TO-DO LIST –
(A) Decide whether each of the following statements agrees with the g_tune_pme commit page, answering yes or no and quoting the words of the page that decide it: (i) the commit lists the same person as author and as committer; (ii) the change adds a call to close the file before returning eParselogTPXVersion; (iii) the revised comment on nPMEnodes reads "number of PME only nodes used in this test".
(B) Carry on the g_tune_pme commit diff, starting after the last line shown.

SELECTION –
-=-=-=-=-

Added the -fix option to g_tune_pme for tuning of rcoulomb and grid

author Carsten Kutzner <ckutzne@gwdg.de>

Fri, 25 Feb 2011 18:30:32 +0000 (19:30 +0100)

committer Carsten Kutzner <ckutzne@gwdg.de>

Fri, 25 Feb 2011 18:30:32 +0000 (19:30 +0100)
author Carsten Kutzner <ckutzne@gwdg.de>
Fri, 25 Feb 2011 18:30:32 +0000 (19:30 +0100)
committer Carsten Kutzner <ckutzne@gwdg.de>
Fri, 25 Feb 2011 18:30:32 +0000 (19:30 +0100)
diff --git a/src/tools/gmx_tune_pme.c b/src/tools/gmx_tune_pme.c

index f94ec809c4fb25ca2afd6af906c7f8a9e3d1255a..379f7e269428d3ecb551a764cb704a297fbcb760 100644 (file)
--- a/src/tools/gmx_tune_pme.c
+++ b/src/tools/gmx_tune_pme.c
@@ -82,7 +82,7 @@ enum {
  
  typedef struct
  {
-    int  nPMEnodes;       /* number of PME only nodes used in this test */
+    int  nPMEnodes;       /* number of PME-only nodes used in this test */
      int  nx, ny, nz;      /* DD grid */
      int  guessPME;        /* if nPMEnodes == -1, this is the guessed number of PME nodes */
      double *Gcycles;      /* This can contain more than one value if doing multiple tests */
@@ -268,14 +268,17 @@ static int parse_logfile(const char *logfile, const char *errfile,
                  /* Catch a few errors that might have occured: */
                  else if (str_starts(line, "There is no domain decomposition for"))
                  {
+                    fclose(fp);
                      return eParselogNoDDGrid;
                  }
                  else if (str_starts(line, "reading tpx file"))
                  {
+                    fclose(fp);
                      return eParselogTPXVersion;
                  }
                  else if (str_starts(line, "The -dd or -npme option request a parallel simulation"))

-=-=-=-=-

DATA EXTRACT –
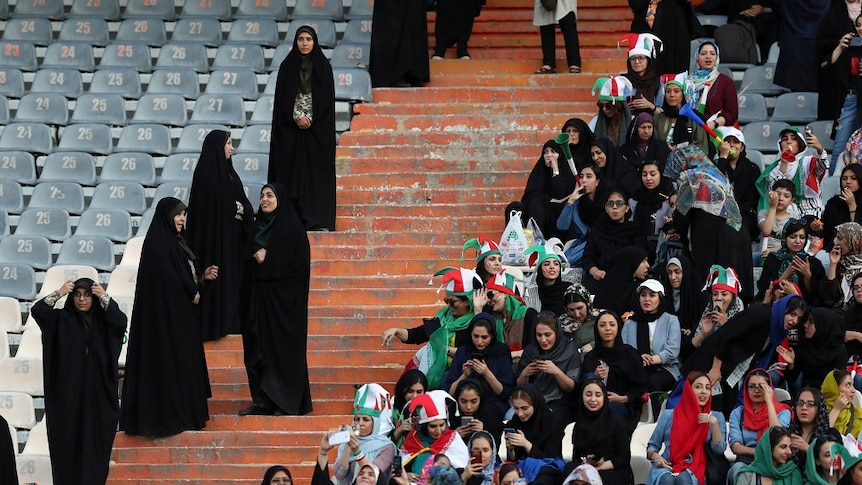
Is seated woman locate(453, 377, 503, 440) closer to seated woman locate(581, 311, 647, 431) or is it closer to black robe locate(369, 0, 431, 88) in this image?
seated woman locate(581, 311, 647, 431)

-=-=-=-=-

OUTPUTS BY TASK –
(A)
(i) Yes: "author Carsten Kutzner <ckutzne@gwdg.de>" and "committer Carsten Kutzner <ckutzne@gwdg.de>".
(ii) Yes: "+                    fclose(fp);" directly precedes "return eParselogTPXVersion;".
(iii) No: the added line reads "number of PME-only nodes used in this test".

(B)
                  {
+                    fclose(fp);
                      return eParselogNotParallel;
                  }
                  break;
@@ -310,6 +313,9 @@ static int parse_logfile(const char *logfile, const char *errfile,
          }
      } /* while */
      
+    /* Close the log file */
+    fclose(fp);
+
      /* Check why there is no performance data in the log file.
       * Did a fatal errors occur? */
      if (gmx_fexist(errfile))
@@ -337,7 +343,6 @@ static int parse_logfile(const char *logfile, const char *errfile,
      /* Giving up ... we could not find out why there is no performance data in
       * the log file. */
      fprintf(stdout, "No performance data in log file.\n");
-    fclose(fp);
      cleandata(perfdata, test_nr);
      
      return eParselogNoPerfData;
@@ -364,6 +369,7 @@ static gmx_bool analyze_data(
      char strbuf[STRLEN];
      char str_PME_f_load[13];
      gmx_bool bCanUseOrigTPR;
+    gmx_bool bRefinedCoul, bRefinedVdW, bRefinedGrid;
  
  
      if (nrepeats > 1)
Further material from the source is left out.